== SUPPLIED DATA ==
* * *

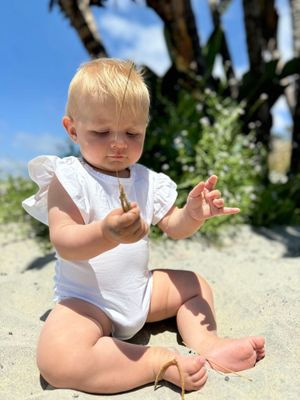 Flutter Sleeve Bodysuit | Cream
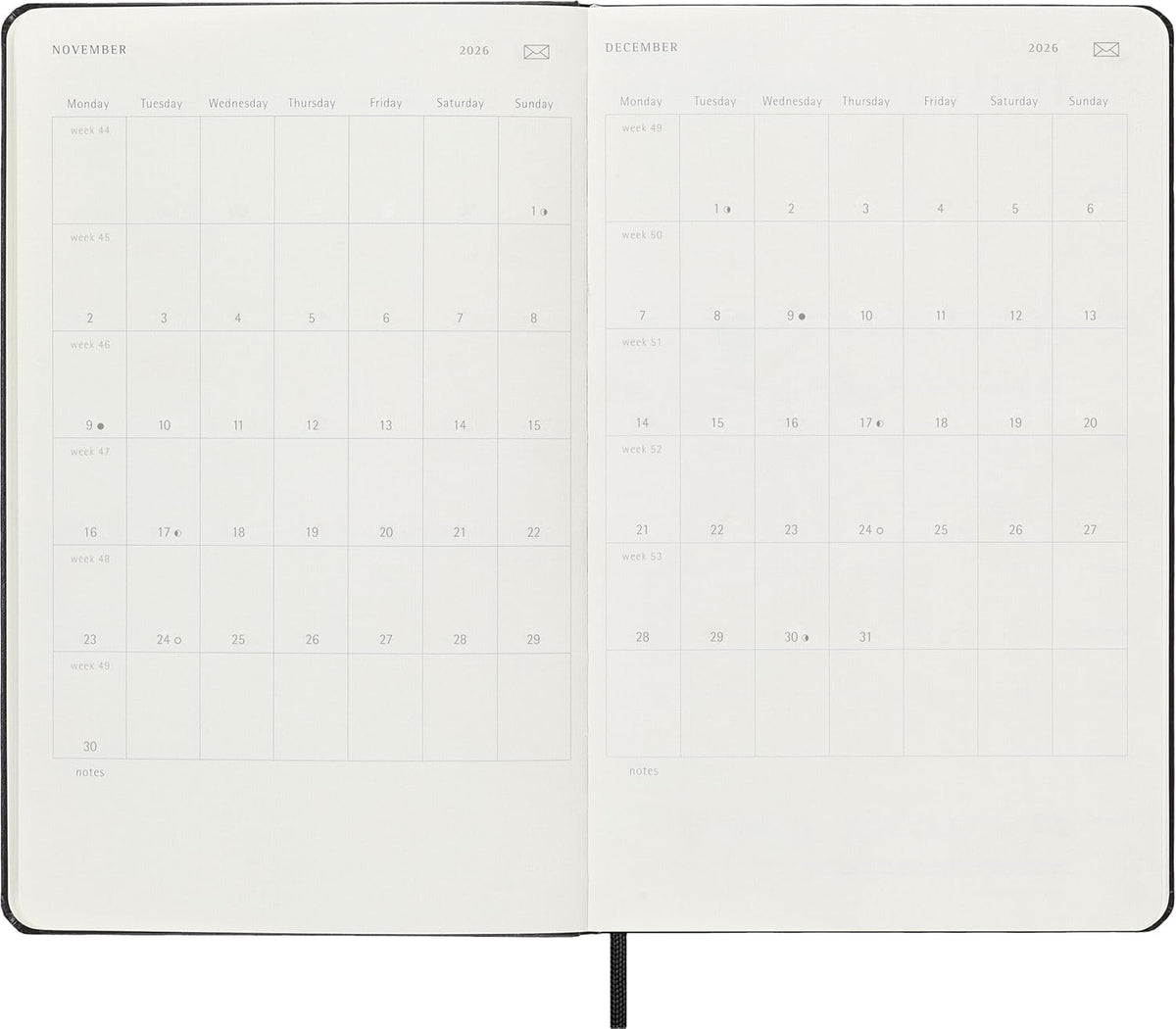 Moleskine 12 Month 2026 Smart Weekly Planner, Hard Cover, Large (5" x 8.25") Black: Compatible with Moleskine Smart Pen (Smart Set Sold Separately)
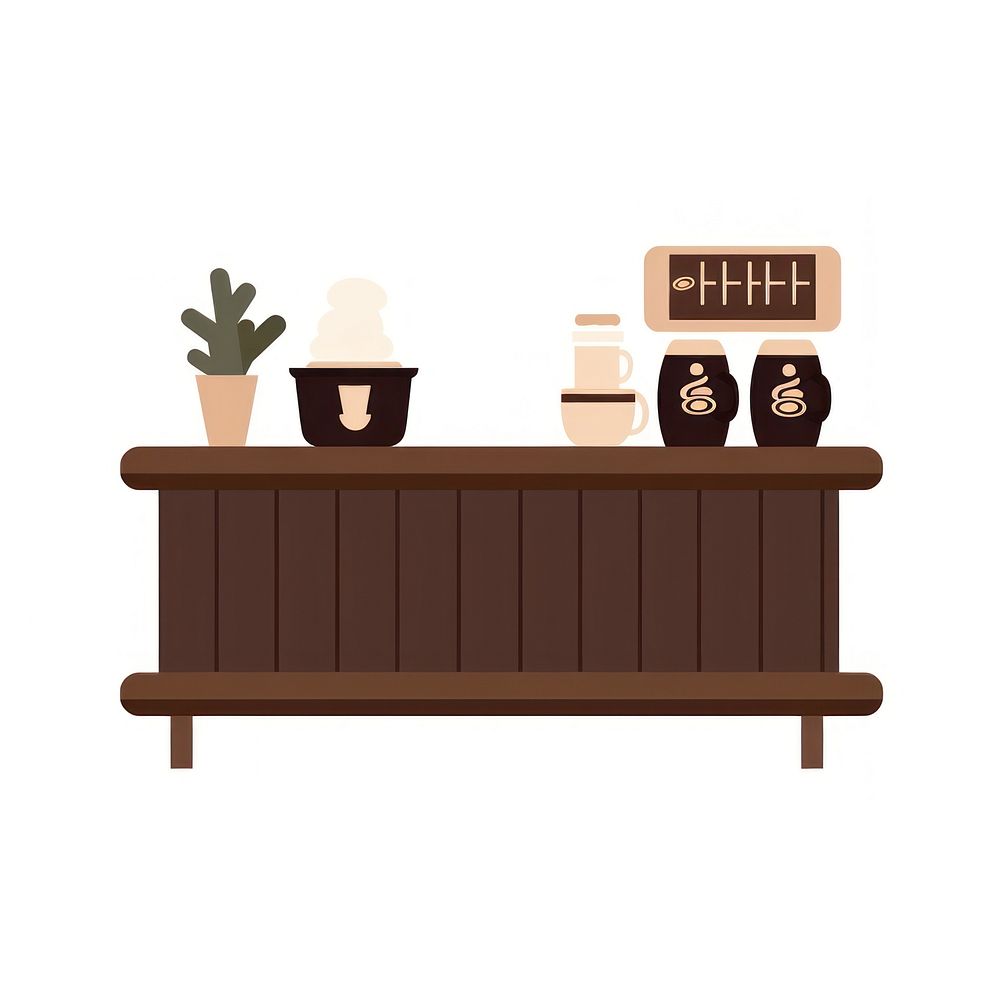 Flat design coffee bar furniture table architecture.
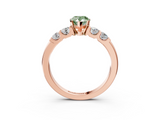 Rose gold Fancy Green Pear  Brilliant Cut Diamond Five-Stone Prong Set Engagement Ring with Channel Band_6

* * *

== ASSIGNMENT ==
For this step, transcribe all the material above exactly and drop the images.

== RESULT FOR THIS EXERCISE ==
 Flutter Sleeve Bodysuit | Cream
 Moleskine 12 Month 2026 Smart Weekly Planner, Hard Cover, Large (5" x 8.25") Black: Compatible with Moleskine Smart Pen (Smart Set Sold Separately)
 Flat design coffee bar furniture table architecture.
 Rose gold Fancy Green Pear  Brilliant Cut Diamond Five-Stone Prong Set Engagement Ring with Channel Band_6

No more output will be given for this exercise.